[Stored entries]
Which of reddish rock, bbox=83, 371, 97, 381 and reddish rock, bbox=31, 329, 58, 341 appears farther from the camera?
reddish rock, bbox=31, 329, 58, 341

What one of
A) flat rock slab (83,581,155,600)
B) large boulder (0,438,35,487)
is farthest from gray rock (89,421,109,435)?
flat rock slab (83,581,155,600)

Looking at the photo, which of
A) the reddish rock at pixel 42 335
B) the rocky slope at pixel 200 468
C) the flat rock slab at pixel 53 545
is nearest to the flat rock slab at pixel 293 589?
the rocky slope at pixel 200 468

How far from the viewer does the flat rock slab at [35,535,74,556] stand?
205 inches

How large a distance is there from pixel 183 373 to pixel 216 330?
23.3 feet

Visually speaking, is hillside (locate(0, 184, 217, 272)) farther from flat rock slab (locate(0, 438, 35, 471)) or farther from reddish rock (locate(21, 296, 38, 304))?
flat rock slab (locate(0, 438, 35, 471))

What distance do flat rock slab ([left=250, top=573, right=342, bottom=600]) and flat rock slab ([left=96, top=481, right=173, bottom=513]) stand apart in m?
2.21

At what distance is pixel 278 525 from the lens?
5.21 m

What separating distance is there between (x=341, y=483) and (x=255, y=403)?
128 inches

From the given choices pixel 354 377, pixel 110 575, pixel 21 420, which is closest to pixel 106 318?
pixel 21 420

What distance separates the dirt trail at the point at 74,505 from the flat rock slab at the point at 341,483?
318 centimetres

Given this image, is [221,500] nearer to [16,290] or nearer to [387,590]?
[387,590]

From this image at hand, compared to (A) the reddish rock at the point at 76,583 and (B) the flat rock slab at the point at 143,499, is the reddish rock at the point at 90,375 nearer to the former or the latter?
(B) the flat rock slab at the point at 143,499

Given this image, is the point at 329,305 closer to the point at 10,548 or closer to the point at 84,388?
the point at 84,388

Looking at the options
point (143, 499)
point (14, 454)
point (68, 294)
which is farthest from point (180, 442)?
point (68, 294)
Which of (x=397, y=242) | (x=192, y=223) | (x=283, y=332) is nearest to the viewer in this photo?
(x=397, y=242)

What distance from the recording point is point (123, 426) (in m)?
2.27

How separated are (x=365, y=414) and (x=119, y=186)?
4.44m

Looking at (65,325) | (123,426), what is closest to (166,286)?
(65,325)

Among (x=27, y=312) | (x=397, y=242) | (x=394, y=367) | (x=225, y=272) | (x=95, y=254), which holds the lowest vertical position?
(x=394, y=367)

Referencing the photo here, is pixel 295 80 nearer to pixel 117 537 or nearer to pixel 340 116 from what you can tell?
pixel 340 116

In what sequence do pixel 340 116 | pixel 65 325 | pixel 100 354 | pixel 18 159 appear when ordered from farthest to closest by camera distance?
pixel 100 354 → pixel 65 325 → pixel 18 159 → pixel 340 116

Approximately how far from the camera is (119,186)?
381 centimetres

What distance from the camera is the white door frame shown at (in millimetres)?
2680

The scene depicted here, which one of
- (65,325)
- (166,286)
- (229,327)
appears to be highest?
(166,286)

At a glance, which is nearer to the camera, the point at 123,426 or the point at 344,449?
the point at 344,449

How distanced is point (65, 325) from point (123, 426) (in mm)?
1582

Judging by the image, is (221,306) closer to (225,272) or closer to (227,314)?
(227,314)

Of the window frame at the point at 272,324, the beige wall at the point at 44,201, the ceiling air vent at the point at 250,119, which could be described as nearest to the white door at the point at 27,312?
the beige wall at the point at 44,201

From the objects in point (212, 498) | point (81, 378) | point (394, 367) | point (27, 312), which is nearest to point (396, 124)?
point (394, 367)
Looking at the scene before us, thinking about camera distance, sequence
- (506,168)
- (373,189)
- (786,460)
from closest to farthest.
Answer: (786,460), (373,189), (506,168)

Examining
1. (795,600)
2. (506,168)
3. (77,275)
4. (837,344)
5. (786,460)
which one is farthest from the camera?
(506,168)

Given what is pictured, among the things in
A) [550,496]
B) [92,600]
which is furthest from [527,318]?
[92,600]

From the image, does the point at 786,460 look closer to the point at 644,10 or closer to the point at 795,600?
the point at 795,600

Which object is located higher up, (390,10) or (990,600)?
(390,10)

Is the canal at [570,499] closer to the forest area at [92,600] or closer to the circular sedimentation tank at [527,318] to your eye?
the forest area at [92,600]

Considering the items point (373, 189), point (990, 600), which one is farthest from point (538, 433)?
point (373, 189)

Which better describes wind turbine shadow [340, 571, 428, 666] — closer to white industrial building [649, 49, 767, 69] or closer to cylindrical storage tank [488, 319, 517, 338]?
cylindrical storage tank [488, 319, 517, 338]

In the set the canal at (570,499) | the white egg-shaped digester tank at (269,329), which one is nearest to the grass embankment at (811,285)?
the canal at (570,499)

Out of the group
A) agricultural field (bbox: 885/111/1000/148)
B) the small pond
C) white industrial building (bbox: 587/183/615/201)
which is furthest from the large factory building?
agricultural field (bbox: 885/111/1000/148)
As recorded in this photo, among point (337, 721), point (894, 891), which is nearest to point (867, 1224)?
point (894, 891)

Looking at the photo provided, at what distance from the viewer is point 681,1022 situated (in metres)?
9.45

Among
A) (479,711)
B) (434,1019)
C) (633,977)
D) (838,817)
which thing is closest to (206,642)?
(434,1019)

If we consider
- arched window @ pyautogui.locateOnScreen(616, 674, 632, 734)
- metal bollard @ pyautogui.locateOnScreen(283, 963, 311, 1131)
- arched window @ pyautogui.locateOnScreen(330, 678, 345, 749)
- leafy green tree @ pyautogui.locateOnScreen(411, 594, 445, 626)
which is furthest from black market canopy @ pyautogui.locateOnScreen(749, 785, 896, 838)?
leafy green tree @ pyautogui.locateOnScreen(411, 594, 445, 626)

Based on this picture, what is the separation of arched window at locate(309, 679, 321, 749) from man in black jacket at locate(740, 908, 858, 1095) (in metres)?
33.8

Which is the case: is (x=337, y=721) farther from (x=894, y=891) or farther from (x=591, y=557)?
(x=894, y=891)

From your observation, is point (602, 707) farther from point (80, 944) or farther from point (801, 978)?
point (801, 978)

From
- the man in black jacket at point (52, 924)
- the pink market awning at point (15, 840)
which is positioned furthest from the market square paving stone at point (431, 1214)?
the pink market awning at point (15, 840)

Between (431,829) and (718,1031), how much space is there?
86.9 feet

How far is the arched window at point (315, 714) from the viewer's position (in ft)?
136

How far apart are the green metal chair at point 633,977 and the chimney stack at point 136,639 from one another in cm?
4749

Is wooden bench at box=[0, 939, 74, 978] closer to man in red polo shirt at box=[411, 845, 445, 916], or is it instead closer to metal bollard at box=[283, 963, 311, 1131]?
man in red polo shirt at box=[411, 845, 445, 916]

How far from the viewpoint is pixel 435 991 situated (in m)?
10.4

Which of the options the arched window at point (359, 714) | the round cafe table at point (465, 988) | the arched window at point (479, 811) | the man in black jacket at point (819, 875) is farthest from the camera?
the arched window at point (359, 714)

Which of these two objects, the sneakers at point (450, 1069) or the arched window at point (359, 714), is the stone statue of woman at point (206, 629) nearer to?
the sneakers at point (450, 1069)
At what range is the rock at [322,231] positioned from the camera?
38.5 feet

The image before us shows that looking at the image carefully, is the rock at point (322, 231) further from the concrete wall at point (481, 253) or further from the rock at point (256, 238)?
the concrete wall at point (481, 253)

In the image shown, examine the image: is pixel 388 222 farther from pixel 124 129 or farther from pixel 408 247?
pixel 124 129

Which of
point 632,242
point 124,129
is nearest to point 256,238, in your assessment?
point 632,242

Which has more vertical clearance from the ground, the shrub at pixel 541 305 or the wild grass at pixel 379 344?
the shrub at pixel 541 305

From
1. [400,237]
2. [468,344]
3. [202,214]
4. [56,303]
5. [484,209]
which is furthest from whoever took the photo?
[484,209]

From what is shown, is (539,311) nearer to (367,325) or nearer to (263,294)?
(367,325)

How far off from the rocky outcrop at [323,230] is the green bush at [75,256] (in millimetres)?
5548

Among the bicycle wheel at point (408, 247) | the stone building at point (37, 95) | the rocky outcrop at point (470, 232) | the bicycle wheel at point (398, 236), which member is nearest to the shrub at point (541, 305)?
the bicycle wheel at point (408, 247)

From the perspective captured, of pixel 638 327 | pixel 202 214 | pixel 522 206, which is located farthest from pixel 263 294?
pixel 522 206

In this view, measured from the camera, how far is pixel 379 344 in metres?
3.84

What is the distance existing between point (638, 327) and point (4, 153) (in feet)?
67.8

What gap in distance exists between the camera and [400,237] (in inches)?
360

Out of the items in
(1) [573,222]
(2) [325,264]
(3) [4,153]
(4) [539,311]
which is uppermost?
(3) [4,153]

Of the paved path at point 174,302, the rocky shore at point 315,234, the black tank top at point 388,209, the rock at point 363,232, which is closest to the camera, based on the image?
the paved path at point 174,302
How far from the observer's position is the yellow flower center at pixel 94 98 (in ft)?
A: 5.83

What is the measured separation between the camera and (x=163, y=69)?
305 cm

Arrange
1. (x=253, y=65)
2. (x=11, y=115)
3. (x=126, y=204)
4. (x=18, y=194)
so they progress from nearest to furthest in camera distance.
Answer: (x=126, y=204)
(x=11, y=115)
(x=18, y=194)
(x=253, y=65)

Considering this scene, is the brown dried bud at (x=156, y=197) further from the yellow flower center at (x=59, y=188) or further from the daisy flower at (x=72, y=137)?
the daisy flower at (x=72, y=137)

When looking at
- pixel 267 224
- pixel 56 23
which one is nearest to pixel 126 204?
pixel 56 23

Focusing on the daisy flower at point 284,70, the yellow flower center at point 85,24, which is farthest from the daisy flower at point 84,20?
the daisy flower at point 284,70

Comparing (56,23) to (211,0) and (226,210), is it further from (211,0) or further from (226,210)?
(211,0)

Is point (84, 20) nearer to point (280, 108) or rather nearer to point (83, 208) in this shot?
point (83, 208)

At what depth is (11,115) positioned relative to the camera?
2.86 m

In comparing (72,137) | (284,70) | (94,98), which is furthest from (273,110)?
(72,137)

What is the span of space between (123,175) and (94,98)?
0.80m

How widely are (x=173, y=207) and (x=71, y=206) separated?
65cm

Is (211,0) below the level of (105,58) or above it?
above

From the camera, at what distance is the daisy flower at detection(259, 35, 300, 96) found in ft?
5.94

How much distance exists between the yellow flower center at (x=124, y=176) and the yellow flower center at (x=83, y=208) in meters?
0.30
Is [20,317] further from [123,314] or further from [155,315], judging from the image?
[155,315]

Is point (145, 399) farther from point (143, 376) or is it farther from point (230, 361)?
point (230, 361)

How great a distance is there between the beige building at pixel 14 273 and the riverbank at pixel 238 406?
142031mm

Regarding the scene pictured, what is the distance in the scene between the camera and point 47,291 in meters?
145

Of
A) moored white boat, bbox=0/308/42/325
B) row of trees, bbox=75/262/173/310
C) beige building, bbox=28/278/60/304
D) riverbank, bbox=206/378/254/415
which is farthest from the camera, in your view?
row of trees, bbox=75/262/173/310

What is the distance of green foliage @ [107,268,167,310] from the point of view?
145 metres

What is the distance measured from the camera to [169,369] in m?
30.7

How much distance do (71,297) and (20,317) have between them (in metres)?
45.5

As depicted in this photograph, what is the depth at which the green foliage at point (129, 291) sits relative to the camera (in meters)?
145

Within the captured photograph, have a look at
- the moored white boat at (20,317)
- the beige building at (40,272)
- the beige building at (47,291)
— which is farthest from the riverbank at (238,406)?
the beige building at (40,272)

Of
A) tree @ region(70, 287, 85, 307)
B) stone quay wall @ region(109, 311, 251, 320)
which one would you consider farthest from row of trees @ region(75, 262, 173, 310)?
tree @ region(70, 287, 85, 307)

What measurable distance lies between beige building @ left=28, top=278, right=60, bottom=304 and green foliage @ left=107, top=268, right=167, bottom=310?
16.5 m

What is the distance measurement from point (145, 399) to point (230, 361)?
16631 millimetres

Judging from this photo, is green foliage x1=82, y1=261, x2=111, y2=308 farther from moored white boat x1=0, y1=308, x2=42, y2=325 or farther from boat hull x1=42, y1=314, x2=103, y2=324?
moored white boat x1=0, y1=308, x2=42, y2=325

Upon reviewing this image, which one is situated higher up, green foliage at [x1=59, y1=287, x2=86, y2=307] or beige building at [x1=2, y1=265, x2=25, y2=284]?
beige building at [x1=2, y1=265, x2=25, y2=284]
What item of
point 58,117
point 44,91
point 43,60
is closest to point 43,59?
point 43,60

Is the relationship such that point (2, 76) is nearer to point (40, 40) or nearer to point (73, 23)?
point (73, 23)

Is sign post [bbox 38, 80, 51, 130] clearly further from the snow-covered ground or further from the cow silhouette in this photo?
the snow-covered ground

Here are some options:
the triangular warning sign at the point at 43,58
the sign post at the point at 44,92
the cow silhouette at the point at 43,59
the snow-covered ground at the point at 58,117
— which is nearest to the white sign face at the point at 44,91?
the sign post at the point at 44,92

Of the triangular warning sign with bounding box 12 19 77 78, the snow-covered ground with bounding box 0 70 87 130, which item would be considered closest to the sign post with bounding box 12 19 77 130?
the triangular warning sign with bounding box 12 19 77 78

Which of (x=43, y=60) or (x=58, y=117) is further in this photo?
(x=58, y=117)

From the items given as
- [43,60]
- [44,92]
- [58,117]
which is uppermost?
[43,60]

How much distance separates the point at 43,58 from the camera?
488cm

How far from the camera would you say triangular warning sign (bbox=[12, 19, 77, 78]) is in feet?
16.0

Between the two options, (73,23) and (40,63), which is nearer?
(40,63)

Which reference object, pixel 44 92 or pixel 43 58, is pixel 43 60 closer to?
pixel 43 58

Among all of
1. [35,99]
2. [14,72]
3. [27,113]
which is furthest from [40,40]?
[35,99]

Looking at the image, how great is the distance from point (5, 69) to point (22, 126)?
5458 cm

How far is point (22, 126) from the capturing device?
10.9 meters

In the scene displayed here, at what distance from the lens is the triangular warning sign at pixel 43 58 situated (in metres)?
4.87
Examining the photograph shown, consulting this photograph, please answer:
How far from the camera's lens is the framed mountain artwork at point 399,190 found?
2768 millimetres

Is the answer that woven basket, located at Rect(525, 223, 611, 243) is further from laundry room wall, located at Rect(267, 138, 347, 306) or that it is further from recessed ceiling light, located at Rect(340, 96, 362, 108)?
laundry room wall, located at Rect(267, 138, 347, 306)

§ **Task goal**: Convert the data, starting at the line that contains "Is the answer" and ending at the final line, into a JSON list of strings with one string per line and blank lines omitted.

§ **The result**:
[
  "Is the answer that woven basket, located at Rect(525, 223, 611, 243) is further from laundry room wall, located at Rect(267, 138, 347, 306) or that it is further from recessed ceiling light, located at Rect(340, 96, 362, 108)?",
  "laundry room wall, located at Rect(267, 138, 347, 306)"
]